Day looks at factors affecting climate changes, challenges advocates of global warming
Douglas – According to Don Day of DayWeather, Inc., the argument about climate change and global warming is a three-legged stool, and one that is wobbly at best.
“Climate change has three components – carbon dioxide, water vapor feedback and clouds,” Day says.
Day notes that of the three components affecting climate change, only one is solidly agreed on by all members of the scientific community, making for a “wobbly” argument.
“One of the big problems that is not addressed is consensus,” he says. “If anyone challenges climate change, they get called nasty names.”

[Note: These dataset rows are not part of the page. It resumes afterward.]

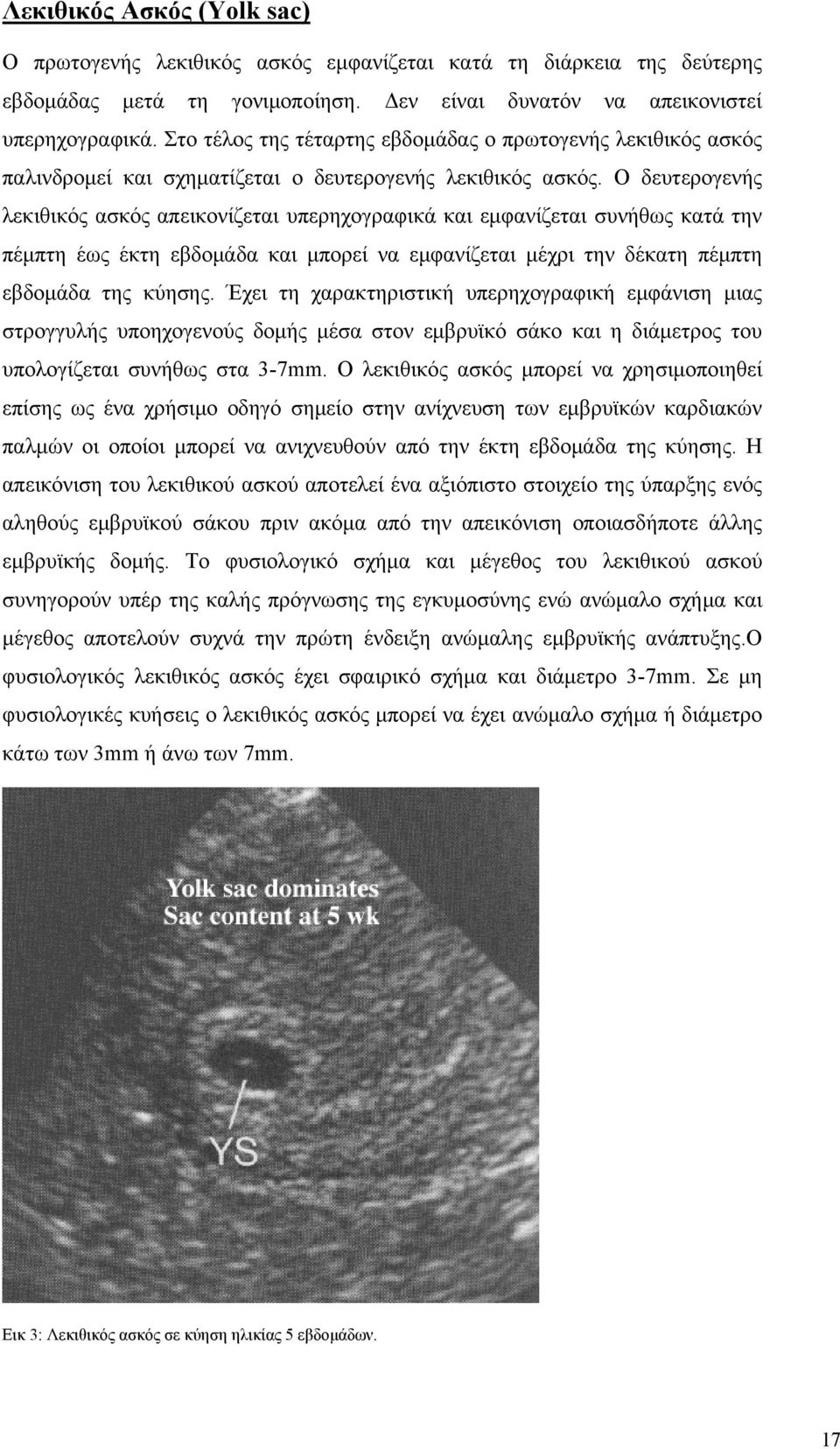 Λεκιθικός Ασκός (Yolk sac)

Ο πρωτογενής λεκιθικός ασκός εμφανίζεται κατά τη διάρκεια της δεύτερης εβδομάδας μετά τη γονιμοποίηση. Δεν είναι δυνατόν να απεικονιστεί υπερηχογραφικά. Στο τέλος της τέταρτης εβδομάδας ο πρωτογενής λεκιθικός ασκός παλινδρομεί και σχηματίζεται ο δευτερογενής λεκιθικός ασκός. Ο δευτερογενής λεκιθικός ασκός απεικονίζεται υπερηχογραφικά και εμφανίζεται συνήθως κατά την πέμπτη έως έκτη εβδομάδα και μπορεί να εμφανίζεται μέχρι την δέκατη πέμπτη εβδομάδα της κύησης. Έχει τη χαρακτηριστική υπερηχογραφική εμφάνιση μιας στρογγυλής υποηχογενούς δομής μέσα στον εμβρυϊκό σάκο και η διάμετρος του υπολογίζεται συνήθως στα 3-7mm. Ο λεκιθικός ασκός μπορεί να χρησιμοποιηθεί επίσης ως ένα χρήσιμο οδηγό σημείο στην ανίχνευση των εμβρυϊκών καρδιακών παλμών οι οποίοι μπορεί να ανιχνευθούν από την έκτη εβδομάδα της κύησης. Η απεικόνιση του λεκιθικού ασκού αποτελεί ένα αξιόπιστο στοιχείο της ύπαρξης ενός αληθούς εμβρυϊκού σάκου πριν ακόμα από την απεικόνιση οποιασδήποτε άλλης εμβρυϊκής δομής. Το φυσιολογικό σχήμα και μέγεθος του λεκιθικού ασκού συνηγορούν υπέρ της καλής πρόγνωσης της εγκυμοσύνης ενώ ανώμαλο σχήμα και μέγεθος αποτελούν συχνά την πρώτη ένδειξη ανώμαλης εμβρυϊκής ανάπτυξης.Ο φυσιολογικός λεκιθικός ασκός έχει σφαιρικό σχήμα και διάμετρο 3-7mm. Σε μη φυσιολογικές κυήσεις ο λεκιθικός ασκός μπορεί να έχει ανώμαλο σχήμα ή διάμετρο κάτω των 3mm ή άνω των 7mm.

Yolk sac dominates
Sac content at 5 wk

YS

Εικ 3: Λεκιθικός ασκός σε κύηση ηλικίας 5 εβδομάδων.

17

Delving into the three factors, Day looks at the reasons for contention in the scientific community.
Carbon dioxide
Day notes that carbon dioxide in the air has several affects.
“The first assumption is that when we add CO2 to the atmosphere, especially if we double the amount, which they claim has happened since the industrial age, we will increase global temperature by about 1.2 degrees Fahrenheit,” Day explains. “Why? Carbon dioxide has irradiative forcing. It reflects heat back to the lower troposphere where we live.”
This leg of the stool, he adds, is one that everyone agrees on. Additional carbon dioxide in the atmosphere increases global temperature, Day continues, adding that the increase in minimal and excludes other global factors.
“This is the one leg of stool that is agreed on by everyone. It is physics,” he says.
Water vapor
The second factor behind global warming is water vapor feedback. The impacts of water vapor feedback are somewhat contentious, Day says.
“Water vapor is the biggest greenhouse gas,” he says. “The more water vapor, the more heat we have.”
This second leg of climate change is assumed to increase the early by 1.26 degrees Fahrenheit.
“There is also a lot of disagreement in this leg,” Day comments. “The climate model used by people proposing man-made climate change assumes the water cycle will change only one to three percent. However, numerous other studies see that increase at eight to 13 percent.”
“If that is the case, instead of 1.2 degree Fahrenheit, it is closer to zero degrees,” he continues.
As a result, the 1.2 degrees of warming caused as a result of water vapor is highly contested.
“We have only one leg, so far, that is good,” Day notes. “The other is wobbly.”
Clouds
The final leg in the climate change argument is the impact of cloud feedback.
“This is the biggest piece, and it is one that is involved in a lot of litigation against EPA,” says Day, noting that people are attempting to increase regulations after the premise of cloud feedback.
Cloud feedback is based on the premise that the more water vapor means that clouds and heat are trapped.
“However, their own international Panel on Climate Change’s report says cloud feedback remains the largest source of uncertainty,” he comments. “Large uncertainties remain about how clouds might respond to global climate change.”
With uncertainty and unsubstantial trends in data sets presented, Day also sees no clear consensus in the scientific community.
“They are claiming clouds will increase and temperatures will go up,” he says. “Essentially, they made up a number and said clouds will increase temperatures by 1.3 degrees.”
Overall argument
After tallying the proposed impacts of climate change from each of the three components, Day says. “Only 1.2 degrees of 3.2 degrees of global warming are agreed on. Two degrees are disputed.”
In fact, he adds that cloud feedback could actually result in a negative number. Science is uncertain at this point.
“Would anyone sit on this stool?” Day asks. “It is weak.”
“There is truth to what people claim, which is that adding more carbon dioxide can indeed make the earth warmer, but the other things they claim carbon dioxide will do, including increased water vapor and clouds, don’t take into account other things.”
Outside factors
Among the components of climate change that Day asserts many discount is the impact of the sun.
“Proponents of climate change say the sun doesn’t matter,” he says. “They only counted brightness and didn’t count sunspots – because it contradicts their claims.”
At the same time, when analyzing trend lines, Day notes that predictions about what would happen by 2029 don’t line up with what is currently happening. Temperatures are remaining steady, despite predictions of a sharp temperature increase.
“When we look backward in time and look at when there wasn’t as much CO2, we also see things like the Medieval Warm Period,” he continues. “This was a period of a couple hundred years of really warm global temperatures.”
However, when extrapolating the mathematics used by climate change proponents, that period should not have happened.
“It is very inconvenient,” he says. “We can get these proponents of climate change for extreme exaggeration. CO2 isn’t good, and we don’t want more than we need, but the end-of-the-world scenarios they are projecting aren’t happening.”
“Only one-third of their argument is true,” Day says. “Our government is making policies based on batting one-for-three.”
Day spoke at the 2015 Wyoming Livestock Roundup and Farm Credit Services of America Cattlemen’s Conference.